▶ Tugas
**1)** Sebutkan semua kata lain yang, menurut kutipan tentang musibah, dipakai Al-Qur’an untuk menyebut musibah.
**2)** Lanjutkan kutipan tentang musibah, mulai setelah kalimat terakhirnya.

▶ Kutipan Dokumen
++++++++++
Musibah yang kerap diartikan sebagai bentuk ujian merupakan sebuah keniscayaan yang pasti dialami semua makhluk-Nya. Hal ini sebagaimana disebutkan dalam surah Al-Baqarah ayat 155.
Sering kali, musibah ditafsirkan sebagai bentuk bencana, cobaan, atau kejadian yang menyedihkan. Padahal, dalam Al-Qur’an istilah ini memiliki makna yang lebih luas. Tidak semua musibah berarti hukuman ataupun sesuatu yang buruk. Beberapa justru menjadi ruang refleksi dan proses kebijaksanaan diri seseorang.
Al-Qur’an menyebut kata musibah sebanyak 77 kali dengan menggunakan penyebutan yang berbeda. Terkadang Al-Quran menyebut musibah menggunakan kata adzab, Bala’, Fitnah dan Iqab. Hal tersebut tergantung konteks yang melatar belakangi turunnya ayat yang juga menjadikan makna musibah menjadi berbeda-beda.
++++++++++
Entri data tersimpan:
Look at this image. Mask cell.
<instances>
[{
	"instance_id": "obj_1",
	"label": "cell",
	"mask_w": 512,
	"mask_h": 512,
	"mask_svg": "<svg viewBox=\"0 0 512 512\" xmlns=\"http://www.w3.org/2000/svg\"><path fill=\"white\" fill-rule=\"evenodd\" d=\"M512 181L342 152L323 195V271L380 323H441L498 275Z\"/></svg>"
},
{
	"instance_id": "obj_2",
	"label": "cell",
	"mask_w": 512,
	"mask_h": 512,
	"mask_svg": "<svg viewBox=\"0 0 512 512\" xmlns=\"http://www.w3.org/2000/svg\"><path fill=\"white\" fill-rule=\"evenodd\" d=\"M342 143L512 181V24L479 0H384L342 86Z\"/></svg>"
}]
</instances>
++++++++++
▶ Jawaban Latihan
**1)** adzab, Bala’, Fitnah, Iqab

**2)**
Pertama, musibah bermakna adzab. Yakni sebagai balasan dari suatu perbuatan jelek. Dalam Al-Quran juga demikian, beberapa ayat menyebut musibah menggunakan kata adzab yang diperuntukkan kepada mereka yang melanggar perintah Allah. Sebagaimana yang disebut dalam Al-Quran surah As Saba’ ayat 5
وَٱلَّذِينَ سَعَوْ فِىٓ ءَايَٰتِنَا مُعَٰجِزِينَ أُو۟لَٰٓئِكَ لَهُمْ عَذَابٌ مِّن رِّجْزٍ أَلِيمٌ
Dan orang-orang yang berusaha untuk (menentang) ayat-ayat Kami dengan anggapan mereka dapat melemahkan (menggagalkan azab Kami), mereka itu memperoleh azab, yaitu (jenis) azab yang pedih. (Q.S As Saba’:5)
Meski demikian, Rahmat dan kasih sayang Allah tetaplah begitu luas bahkan tetap tercurah pada orang-orang yang menerima adzab. Sehingga tidak ada alasan bagi seseorang untuk berputus asa dari Rahmat-Nya.
Sebagaimana dijelaskan dalam Syarh Al-‘Aqidah At-Tahawiyyah bahwa setiap hamba wajib takut akan adzab Tuhannya, sekaligus berharap akan rahmat-Nya. Karena pada dasarnya, takut dan berharap bagaikan dua sayap bagi hamba, yang membimbingnya dalam perjalanan menuju Allah Swt.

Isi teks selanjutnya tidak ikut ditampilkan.